Some Things to Do If You Want to Be a Smart EBook Buyer

1) Buy non-DRM (what are sometimes called "multi-format") eBooks wherever possible.

2) Be smart about the hardware you buy. Either -

a) If you're going to buy a dedicated eBook reader (i.e. one with the nice, new low-power white screens) buy either a Sony eReader or the iLiad from iRex . Of the two, the iLiad is expensive ($600 to $700) but it cleanly supports a wide range of non-DRM formats (including Mobipocket, PDF and even HTML, but not EPUB, yet) as well as having a touchscreen. The Sony, on the other hand, is half the price and works almost as well.

b) Best of all, use a non-dedicated device like a Palm PDA, an iPhone or iPod Touch, or even a laptop or palmtop computer in conjunction with the reader software of your choice. You'll end up with a more useful piece of hardware and completely avoid supporting hardware that is tied to DRM schemes.

3) Support sellers who are opposed to DRM like Baen Books or Fictionwise.Com . Fictionwise's business model is especially nice in that, once you have an account, they maintain a virtual bookshelf for you. In practice that means you can go to their site anytime and re-download anything that you've purchased from them in any format that is available. And you can do this an unlimited number of times. They do sell DRM-protected titles and so this "bookshelf" model is not flawless, but it's still a very fair business plan and one that I'd like to see used by more companies in this business.

4) Backup your eBooks. I can't stress this enough. If you aren't dealing with a seller like Fictionwise who will preserve your download rights, when your computer's hard drive goes, you'll lose all your eBooks. Please note that I say "when" the hard drive goes, not "if". Imagine what it would be like if a single, nearby lightning strike could disintegrate all your beloved, physical books? You would take steps to protect them, right?

5) DON'T ILLEGALLY COPY AND DISTRIBUTE EBOOKS! Every time someone "pirates" an eBook it's one more argument for DRM. Plus, darn it, the authors and publishers worked to produce that story. They deserve to get paid for it.

Final Thought

We're moving into an age when much of our media (books, music, pictures, films) will exist solely in electronic format. If we as a society don't make smart choices, I fear that we will lose a very essential right to property. And what bothers and scares me the most is that it seems to be part of a larger movement that's been going on for at least half a century. We have been a nation of renters for years now. Even those who "own" their homes do so in partnership with the bank, and as a minority partner at that. The same goes for most people's cars. At the same time, it has become a tiny minority who own their business or who work for themselves. And now we seem to be moving into a time when we won't even own our books and music. Instead we will have some limited set of "rights" relative to those treasured possessions. Rights that are much less than true "ownership".

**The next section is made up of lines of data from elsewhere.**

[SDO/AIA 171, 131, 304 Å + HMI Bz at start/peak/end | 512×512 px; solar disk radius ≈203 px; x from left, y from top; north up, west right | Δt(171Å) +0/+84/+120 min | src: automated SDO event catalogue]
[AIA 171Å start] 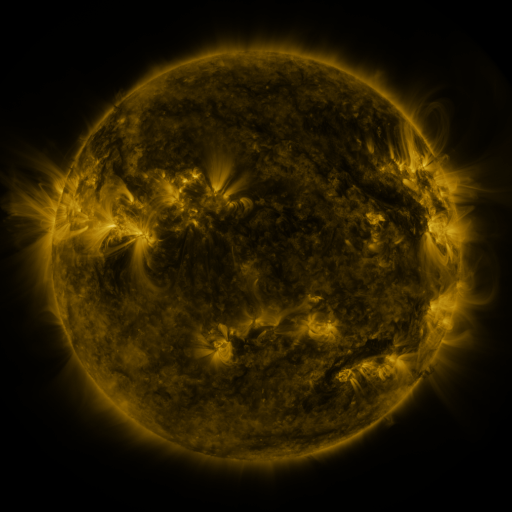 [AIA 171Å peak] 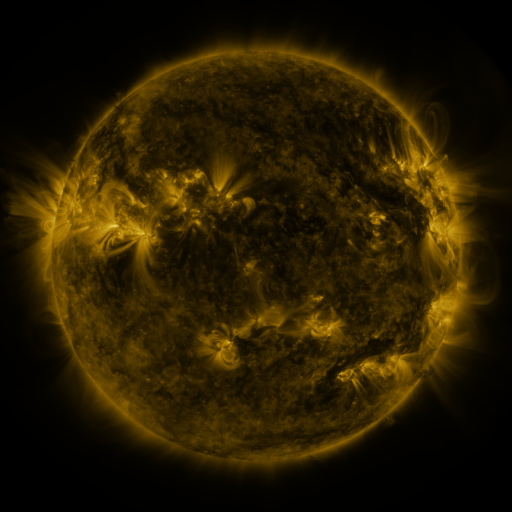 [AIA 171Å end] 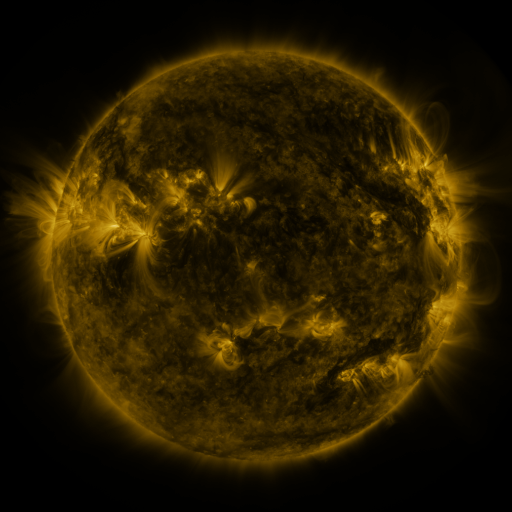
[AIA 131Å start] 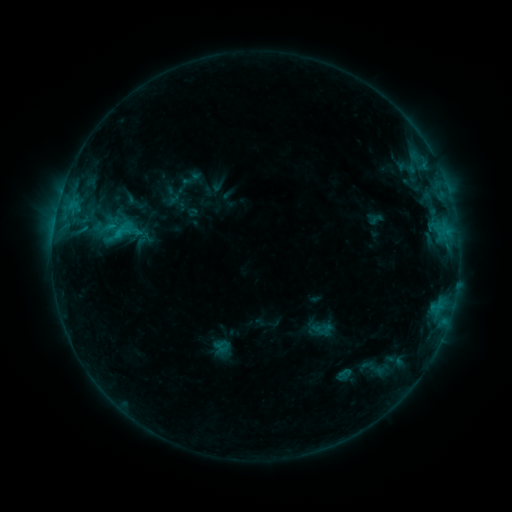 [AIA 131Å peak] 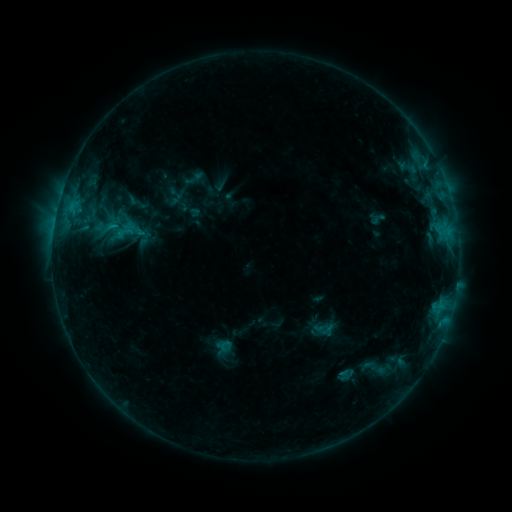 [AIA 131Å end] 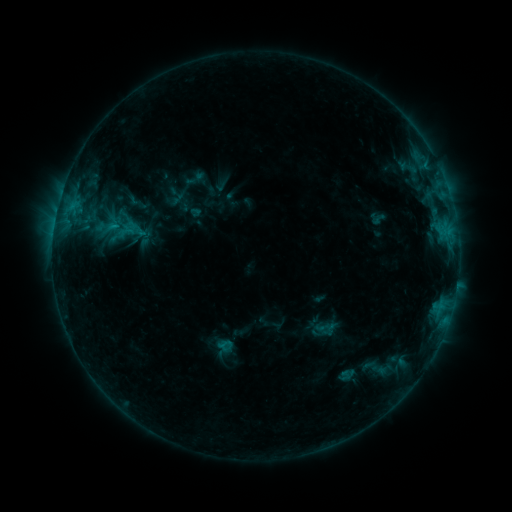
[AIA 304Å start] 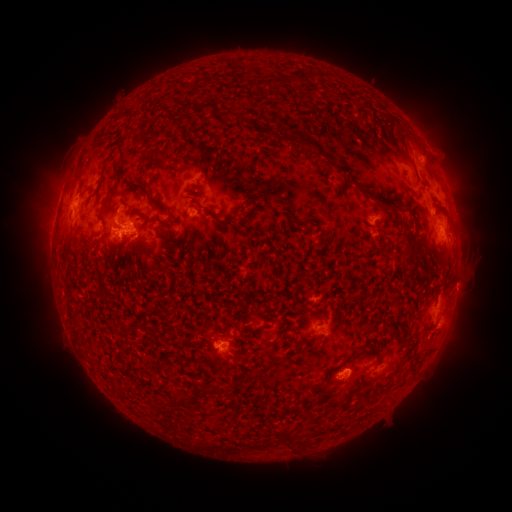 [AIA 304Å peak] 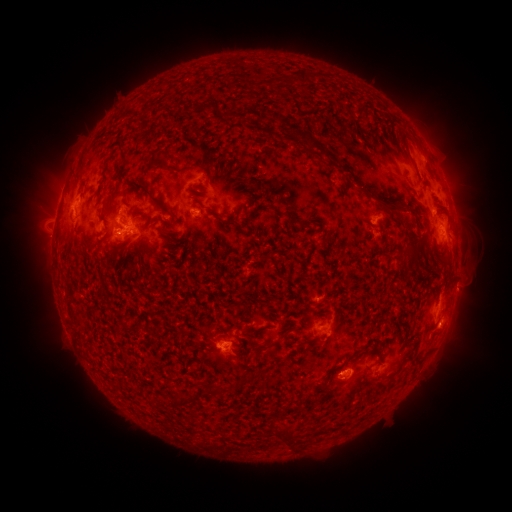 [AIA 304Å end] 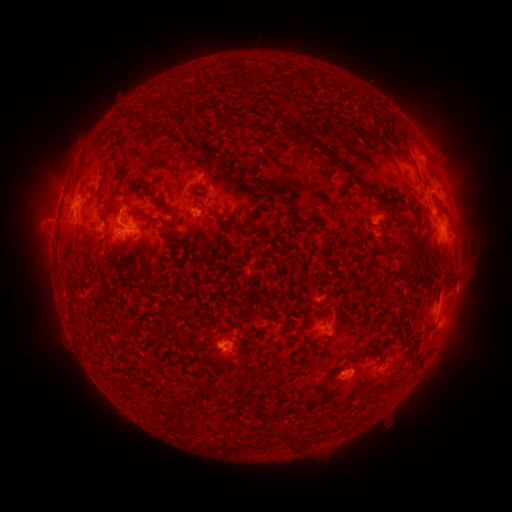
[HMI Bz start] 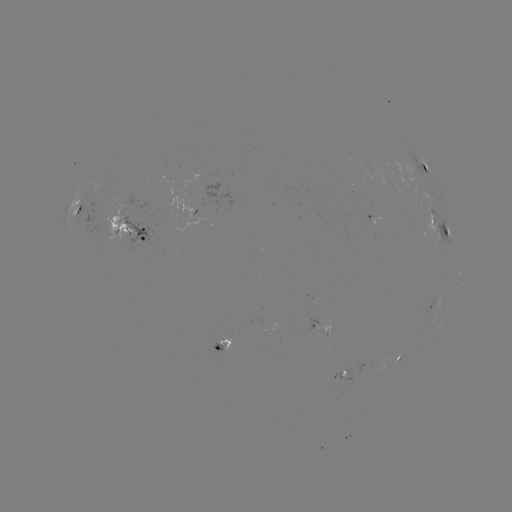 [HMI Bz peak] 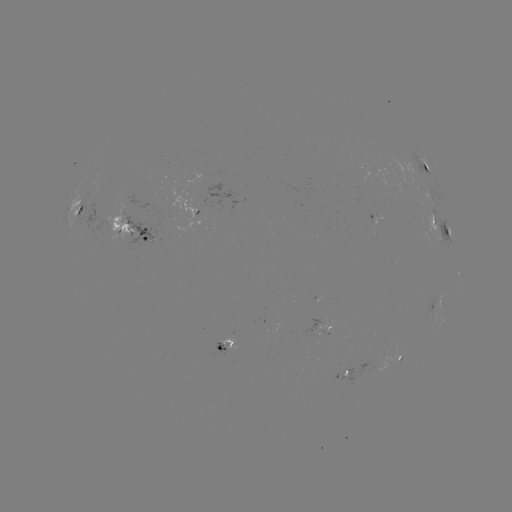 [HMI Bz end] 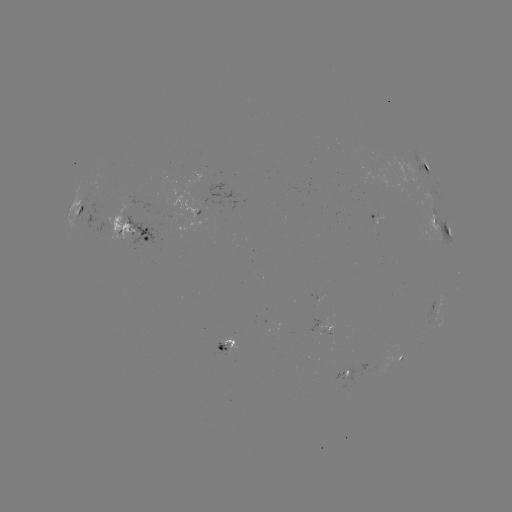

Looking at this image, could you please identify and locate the emerging-flux region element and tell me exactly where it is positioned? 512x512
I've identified emerging-flux region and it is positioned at (371, 124).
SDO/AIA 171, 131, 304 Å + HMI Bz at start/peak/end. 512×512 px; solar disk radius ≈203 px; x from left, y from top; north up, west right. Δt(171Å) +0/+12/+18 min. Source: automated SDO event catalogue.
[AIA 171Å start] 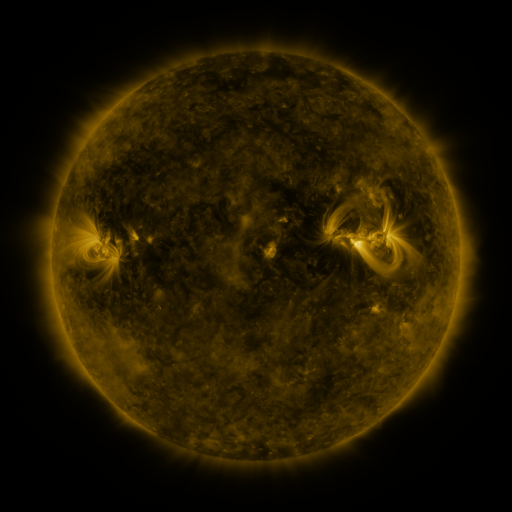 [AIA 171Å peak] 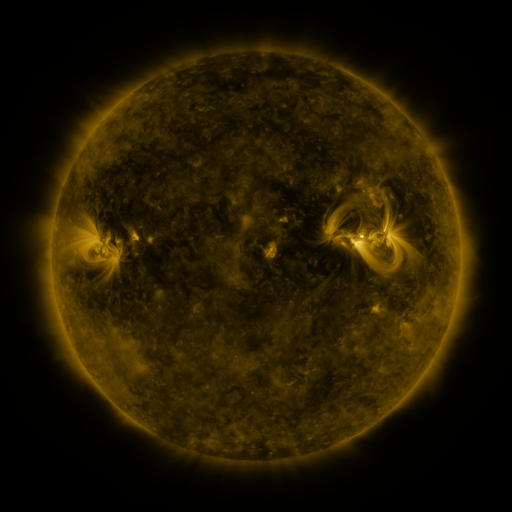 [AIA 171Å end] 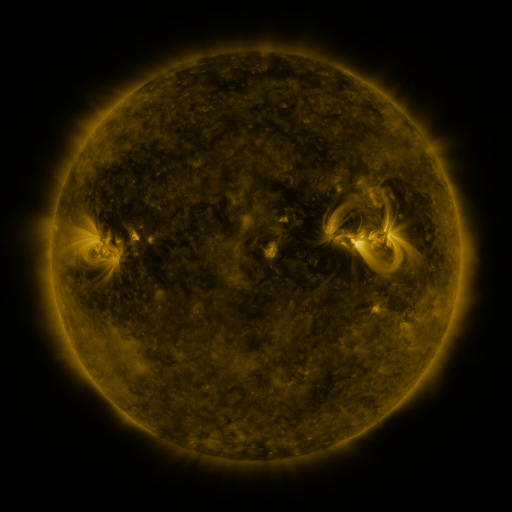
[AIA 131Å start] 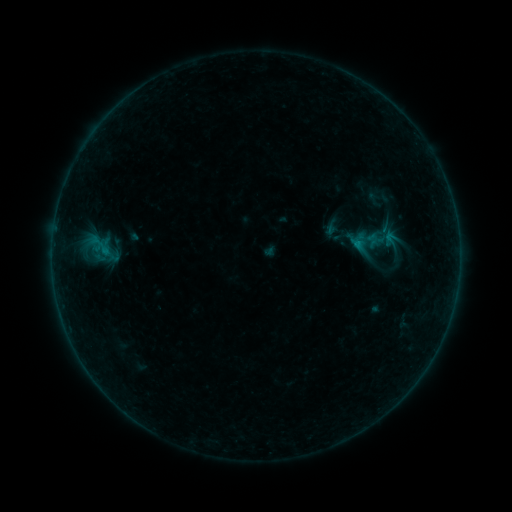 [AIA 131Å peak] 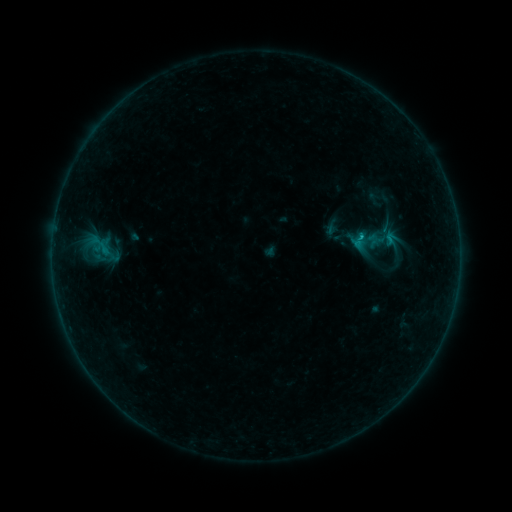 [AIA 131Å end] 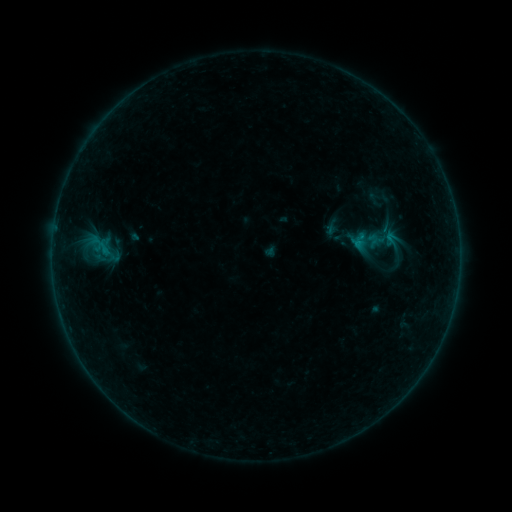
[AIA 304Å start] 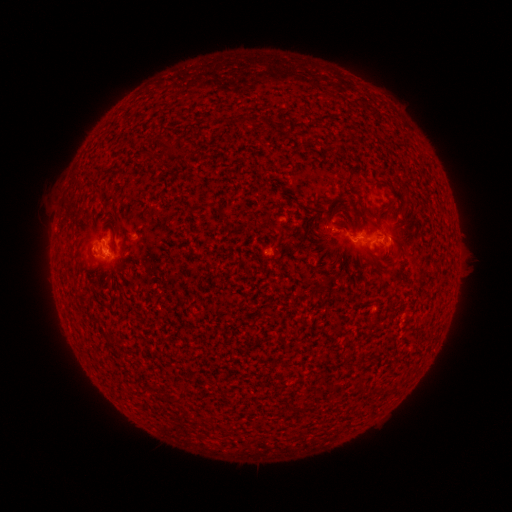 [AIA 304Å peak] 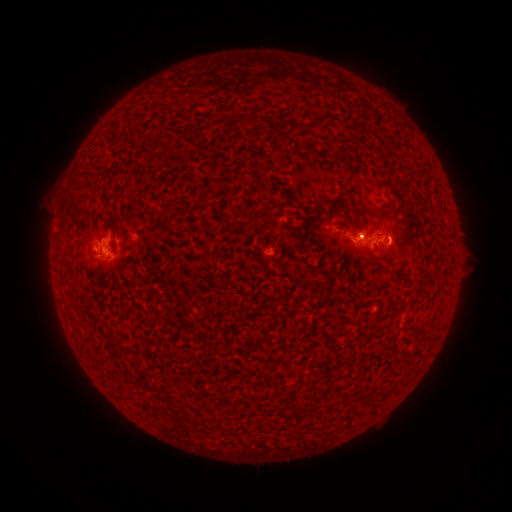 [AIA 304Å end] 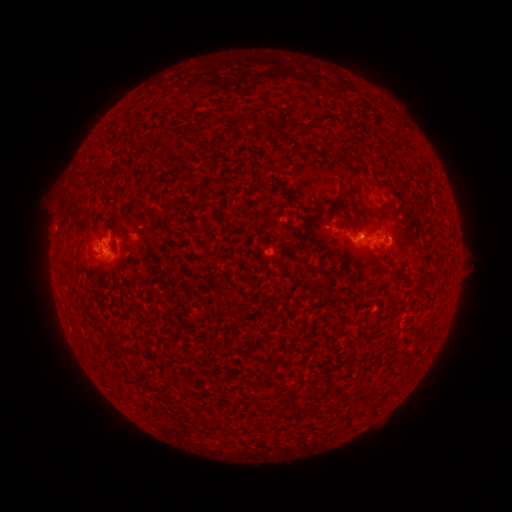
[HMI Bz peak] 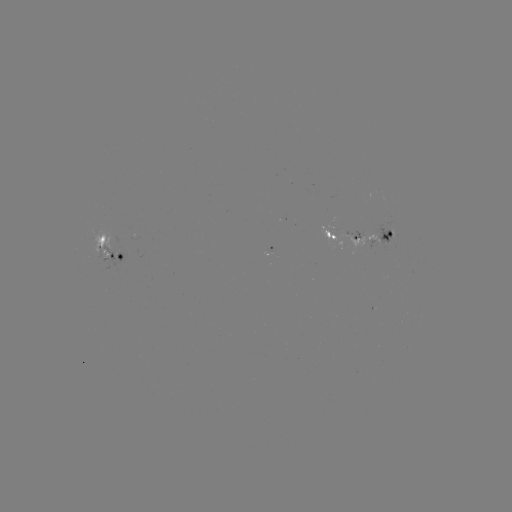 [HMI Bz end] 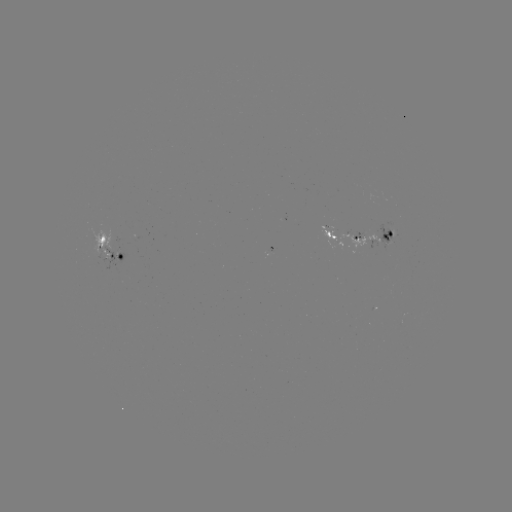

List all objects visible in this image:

I'll tell you though, I'll be damned if I'll spend money supporting a business model like Amazon's eBooks, which only gives me the choice of engaging in some strange sort of "rental" of eBooks under the guise of selling me something. Hell, I'm one of the Luddites who still buys actual CDs, takes them home, and coverts them to MP3s for my iPod. At least that way, I _know_ what I own and a decision by the people at Yahoo isn't going to deprive me of my property.